_EXERCISE GOAL:_
Continue the post on patching routinely exploited vulnerabilities from the point at which it stops.

Tag Archives: Equifax

Have you patched these top 10 routinely exploited vulnerabilities?

16 May 2020

On Tuesday, CISA published the alert (AA20-133A) on the „Top 10 Routinely Exploited Vulnerabilities“(1). A day later, Zeljka Zorz raised the absolutely legitimate question „Have you patched these top 10 routinely exploited vulnerabilities?“(2) on HELPNETSECURITY.

A query against the NIST NVD and the Exploit-DB shows a gloomy picture:

Top 10 Exploited Vulnerabilities

Top 10 Exploited Vulnerabilities

For the red highlighted vulnerabilities the exploit was available at the day of publication in the NVD. For the green highlighted vulnerabilities the exploit was published shortly after the vulnerability. So, the question should be:

How fast did you patch these top 10 routinely exploited vulnerabilities?

These are telling examples and they are not isolated:

Exploit Publication Date relative to CVE Publication Date

Exploit Publication Date relative to CVE Publication Date

The data from 2013 – 2019 for critical vulnerabilities show:

  • 41% of exploits were published before or at the same day the CVE was published, and
  • 43% of Exploits were published in the range between 10 days before and 10 days after the CVE.

Time is crucial in cyber space operations. In high risk domains, critical vulnerabilities should be patched at least 24 hours after the patch is available. If a vendor cannot provide a patch in time mitigting measures should be applied, in the worst case, systems must be removed from the internet.

Remind the Equifax case (CVE-2017-5638) from 2017.

Have a good weekend.

_LISTING:_
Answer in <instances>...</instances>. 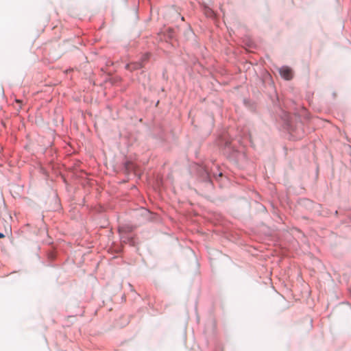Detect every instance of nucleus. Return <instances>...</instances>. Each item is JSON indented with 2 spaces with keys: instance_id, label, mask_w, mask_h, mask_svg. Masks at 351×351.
Wrapping results in <instances>:
<instances>
[{
  "instance_id": "f257e3e1",
  "label": "nucleus",
  "mask_w": 351,
  "mask_h": 351,
  "mask_svg": "<svg viewBox=\"0 0 351 351\" xmlns=\"http://www.w3.org/2000/svg\"><path fill=\"white\" fill-rule=\"evenodd\" d=\"M280 75L287 80H289L292 78V71L287 66H283L279 70Z\"/></svg>"
},
{
  "instance_id": "20e7f679",
  "label": "nucleus",
  "mask_w": 351,
  "mask_h": 351,
  "mask_svg": "<svg viewBox=\"0 0 351 351\" xmlns=\"http://www.w3.org/2000/svg\"><path fill=\"white\" fill-rule=\"evenodd\" d=\"M4 237H5V235L3 233L0 232V239L4 238Z\"/></svg>"
},
{
  "instance_id": "f03ea898",
  "label": "nucleus",
  "mask_w": 351,
  "mask_h": 351,
  "mask_svg": "<svg viewBox=\"0 0 351 351\" xmlns=\"http://www.w3.org/2000/svg\"><path fill=\"white\" fill-rule=\"evenodd\" d=\"M141 67H143L142 62H133L126 65L127 69L130 71L136 70Z\"/></svg>"
},
{
  "instance_id": "39448f33",
  "label": "nucleus",
  "mask_w": 351,
  "mask_h": 351,
  "mask_svg": "<svg viewBox=\"0 0 351 351\" xmlns=\"http://www.w3.org/2000/svg\"><path fill=\"white\" fill-rule=\"evenodd\" d=\"M16 103H19V104H21L22 101H21V100H19V99H16Z\"/></svg>"
},
{
  "instance_id": "7ed1b4c3",
  "label": "nucleus",
  "mask_w": 351,
  "mask_h": 351,
  "mask_svg": "<svg viewBox=\"0 0 351 351\" xmlns=\"http://www.w3.org/2000/svg\"><path fill=\"white\" fill-rule=\"evenodd\" d=\"M149 58V53H146L143 56V60H148Z\"/></svg>"
}]
</instances>
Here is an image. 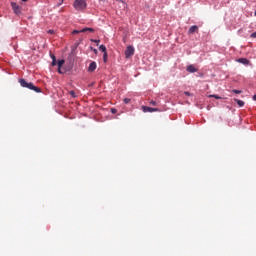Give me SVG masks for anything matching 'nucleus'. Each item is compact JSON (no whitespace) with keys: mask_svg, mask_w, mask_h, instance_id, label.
<instances>
[{"mask_svg":"<svg viewBox=\"0 0 256 256\" xmlns=\"http://www.w3.org/2000/svg\"><path fill=\"white\" fill-rule=\"evenodd\" d=\"M19 83H20L21 87L30 89V91H35V93H41V88L35 86V84H33V82H26L25 79L21 78L19 80Z\"/></svg>","mask_w":256,"mask_h":256,"instance_id":"obj_1","label":"nucleus"},{"mask_svg":"<svg viewBox=\"0 0 256 256\" xmlns=\"http://www.w3.org/2000/svg\"><path fill=\"white\" fill-rule=\"evenodd\" d=\"M73 7L76 11H85L87 9V0H75Z\"/></svg>","mask_w":256,"mask_h":256,"instance_id":"obj_2","label":"nucleus"},{"mask_svg":"<svg viewBox=\"0 0 256 256\" xmlns=\"http://www.w3.org/2000/svg\"><path fill=\"white\" fill-rule=\"evenodd\" d=\"M133 55H135V48L133 46H128L125 51L126 59L133 57Z\"/></svg>","mask_w":256,"mask_h":256,"instance_id":"obj_3","label":"nucleus"},{"mask_svg":"<svg viewBox=\"0 0 256 256\" xmlns=\"http://www.w3.org/2000/svg\"><path fill=\"white\" fill-rule=\"evenodd\" d=\"M11 7L15 13V15H21V6H19L17 3L15 2H11Z\"/></svg>","mask_w":256,"mask_h":256,"instance_id":"obj_4","label":"nucleus"},{"mask_svg":"<svg viewBox=\"0 0 256 256\" xmlns=\"http://www.w3.org/2000/svg\"><path fill=\"white\" fill-rule=\"evenodd\" d=\"M63 65H65V60L64 59L58 60L57 66H58V73H60V75H63V73H65V71L61 69Z\"/></svg>","mask_w":256,"mask_h":256,"instance_id":"obj_5","label":"nucleus"},{"mask_svg":"<svg viewBox=\"0 0 256 256\" xmlns=\"http://www.w3.org/2000/svg\"><path fill=\"white\" fill-rule=\"evenodd\" d=\"M95 69H97V62L92 61L89 64L88 71H89V73H93V71H95Z\"/></svg>","mask_w":256,"mask_h":256,"instance_id":"obj_6","label":"nucleus"},{"mask_svg":"<svg viewBox=\"0 0 256 256\" xmlns=\"http://www.w3.org/2000/svg\"><path fill=\"white\" fill-rule=\"evenodd\" d=\"M196 31H199V27L197 25H193L189 28L188 34L193 35V33H196Z\"/></svg>","mask_w":256,"mask_h":256,"instance_id":"obj_7","label":"nucleus"},{"mask_svg":"<svg viewBox=\"0 0 256 256\" xmlns=\"http://www.w3.org/2000/svg\"><path fill=\"white\" fill-rule=\"evenodd\" d=\"M143 111H144V113H153L154 111H157V108H151L149 106H144Z\"/></svg>","mask_w":256,"mask_h":256,"instance_id":"obj_8","label":"nucleus"},{"mask_svg":"<svg viewBox=\"0 0 256 256\" xmlns=\"http://www.w3.org/2000/svg\"><path fill=\"white\" fill-rule=\"evenodd\" d=\"M186 71H188V73H197V68H195L194 65H189V66L186 68Z\"/></svg>","mask_w":256,"mask_h":256,"instance_id":"obj_9","label":"nucleus"},{"mask_svg":"<svg viewBox=\"0 0 256 256\" xmlns=\"http://www.w3.org/2000/svg\"><path fill=\"white\" fill-rule=\"evenodd\" d=\"M238 63H242V65H249V61L247 60V58L238 59Z\"/></svg>","mask_w":256,"mask_h":256,"instance_id":"obj_10","label":"nucleus"},{"mask_svg":"<svg viewBox=\"0 0 256 256\" xmlns=\"http://www.w3.org/2000/svg\"><path fill=\"white\" fill-rule=\"evenodd\" d=\"M87 31H89L90 33L95 32V30L93 28H84V29L80 30V33H87Z\"/></svg>","mask_w":256,"mask_h":256,"instance_id":"obj_11","label":"nucleus"},{"mask_svg":"<svg viewBox=\"0 0 256 256\" xmlns=\"http://www.w3.org/2000/svg\"><path fill=\"white\" fill-rule=\"evenodd\" d=\"M234 101L237 103L238 107H244L245 102L243 100L234 99Z\"/></svg>","mask_w":256,"mask_h":256,"instance_id":"obj_12","label":"nucleus"},{"mask_svg":"<svg viewBox=\"0 0 256 256\" xmlns=\"http://www.w3.org/2000/svg\"><path fill=\"white\" fill-rule=\"evenodd\" d=\"M99 51H102V53H107V47H105V45H100Z\"/></svg>","mask_w":256,"mask_h":256,"instance_id":"obj_13","label":"nucleus"},{"mask_svg":"<svg viewBox=\"0 0 256 256\" xmlns=\"http://www.w3.org/2000/svg\"><path fill=\"white\" fill-rule=\"evenodd\" d=\"M103 61L104 63H107V52L103 54Z\"/></svg>","mask_w":256,"mask_h":256,"instance_id":"obj_14","label":"nucleus"},{"mask_svg":"<svg viewBox=\"0 0 256 256\" xmlns=\"http://www.w3.org/2000/svg\"><path fill=\"white\" fill-rule=\"evenodd\" d=\"M209 97H213L214 99H221V97L219 95H215V94L210 95Z\"/></svg>","mask_w":256,"mask_h":256,"instance_id":"obj_15","label":"nucleus"},{"mask_svg":"<svg viewBox=\"0 0 256 256\" xmlns=\"http://www.w3.org/2000/svg\"><path fill=\"white\" fill-rule=\"evenodd\" d=\"M124 103H125L126 105L129 104V103H131V99L125 98V99H124Z\"/></svg>","mask_w":256,"mask_h":256,"instance_id":"obj_16","label":"nucleus"},{"mask_svg":"<svg viewBox=\"0 0 256 256\" xmlns=\"http://www.w3.org/2000/svg\"><path fill=\"white\" fill-rule=\"evenodd\" d=\"M250 37H251L252 39H256V32L252 33V34L250 35Z\"/></svg>","mask_w":256,"mask_h":256,"instance_id":"obj_17","label":"nucleus"},{"mask_svg":"<svg viewBox=\"0 0 256 256\" xmlns=\"http://www.w3.org/2000/svg\"><path fill=\"white\" fill-rule=\"evenodd\" d=\"M57 65V60H52V67H55Z\"/></svg>","mask_w":256,"mask_h":256,"instance_id":"obj_18","label":"nucleus"},{"mask_svg":"<svg viewBox=\"0 0 256 256\" xmlns=\"http://www.w3.org/2000/svg\"><path fill=\"white\" fill-rule=\"evenodd\" d=\"M233 93H236V95H239L241 93V90H233Z\"/></svg>","mask_w":256,"mask_h":256,"instance_id":"obj_19","label":"nucleus"},{"mask_svg":"<svg viewBox=\"0 0 256 256\" xmlns=\"http://www.w3.org/2000/svg\"><path fill=\"white\" fill-rule=\"evenodd\" d=\"M72 33L75 35V34H77V33H81V30H73Z\"/></svg>","mask_w":256,"mask_h":256,"instance_id":"obj_20","label":"nucleus"},{"mask_svg":"<svg viewBox=\"0 0 256 256\" xmlns=\"http://www.w3.org/2000/svg\"><path fill=\"white\" fill-rule=\"evenodd\" d=\"M48 33H49L50 35H53V33H55V30H48Z\"/></svg>","mask_w":256,"mask_h":256,"instance_id":"obj_21","label":"nucleus"},{"mask_svg":"<svg viewBox=\"0 0 256 256\" xmlns=\"http://www.w3.org/2000/svg\"><path fill=\"white\" fill-rule=\"evenodd\" d=\"M51 59H52V61L57 60V58L55 57V55H51Z\"/></svg>","mask_w":256,"mask_h":256,"instance_id":"obj_22","label":"nucleus"},{"mask_svg":"<svg viewBox=\"0 0 256 256\" xmlns=\"http://www.w3.org/2000/svg\"><path fill=\"white\" fill-rule=\"evenodd\" d=\"M111 113H117V109L112 108V109H111Z\"/></svg>","mask_w":256,"mask_h":256,"instance_id":"obj_23","label":"nucleus"},{"mask_svg":"<svg viewBox=\"0 0 256 256\" xmlns=\"http://www.w3.org/2000/svg\"><path fill=\"white\" fill-rule=\"evenodd\" d=\"M150 105H157V102L151 101V102H150Z\"/></svg>","mask_w":256,"mask_h":256,"instance_id":"obj_24","label":"nucleus"},{"mask_svg":"<svg viewBox=\"0 0 256 256\" xmlns=\"http://www.w3.org/2000/svg\"><path fill=\"white\" fill-rule=\"evenodd\" d=\"M70 95H72V97H75V92H74V91H71V92H70Z\"/></svg>","mask_w":256,"mask_h":256,"instance_id":"obj_25","label":"nucleus"},{"mask_svg":"<svg viewBox=\"0 0 256 256\" xmlns=\"http://www.w3.org/2000/svg\"><path fill=\"white\" fill-rule=\"evenodd\" d=\"M253 101H256V94L252 97Z\"/></svg>","mask_w":256,"mask_h":256,"instance_id":"obj_26","label":"nucleus"},{"mask_svg":"<svg viewBox=\"0 0 256 256\" xmlns=\"http://www.w3.org/2000/svg\"><path fill=\"white\" fill-rule=\"evenodd\" d=\"M95 43H99V40H95Z\"/></svg>","mask_w":256,"mask_h":256,"instance_id":"obj_27","label":"nucleus"},{"mask_svg":"<svg viewBox=\"0 0 256 256\" xmlns=\"http://www.w3.org/2000/svg\"><path fill=\"white\" fill-rule=\"evenodd\" d=\"M186 95H189V92H185Z\"/></svg>","mask_w":256,"mask_h":256,"instance_id":"obj_28","label":"nucleus"},{"mask_svg":"<svg viewBox=\"0 0 256 256\" xmlns=\"http://www.w3.org/2000/svg\"><path fill=\"white\" fill-rule=\"evenodd\" d=\"M21 1L27 2L28 0H21Z\"/></svg>","mask_w":256,"mask_h":256,"instance_id":"obj_29","label":"nucleus"},{"mask_svg":"<svg viewBox=\"0 0 256 256\" xmlns=\"http://www.w3.org/2000/svg\"><path fill=\"white\" fill-rule=\"evenodd\" d=\"M100 1H105V0H100Z\"/></svg>","mask_w":256,"mask_h":256,"instance_id":"obj_30","label":"nucleus"}]
</instances>
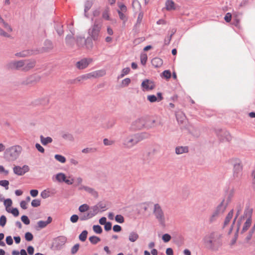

_RESULT:_
References

  1. CISA. Top 10 Routinely Exploited Vulnerabilities [Internet]. National Cyber Awareness System. 2020 [zitiert 16. Mai 2020]. Verfügbar unter: https://www.us-cert.gov/ncas/alerts/aa20-133a

  2. Zorz Z. Have you patched these top 10 routinely exploited vulnerabilities? [Internet]. Help Net Security. 2020 [zitiert 14. Mai 2020]. Verfügbar unter: https://www.helpnetsecurity.com/2020/05/13/routinely-exploited-vulnerabilities/

Mean Time to Hardening: The Next-Gen Security Metric falls short in tackling the patching problem

12 January 2020

In report “Mean Time to Hardening: The Next-Gen Security Metric”,(1) published at 12/30/2019 on ThreatPost, Richard Melick proposes a new metric MMTH (Mean time to Hardening) to tackle the patch problem. I like the 24/72 MTTH approach. But when it comes to attacks of APTs on critical infrastructures this approach is from my point of view not effective.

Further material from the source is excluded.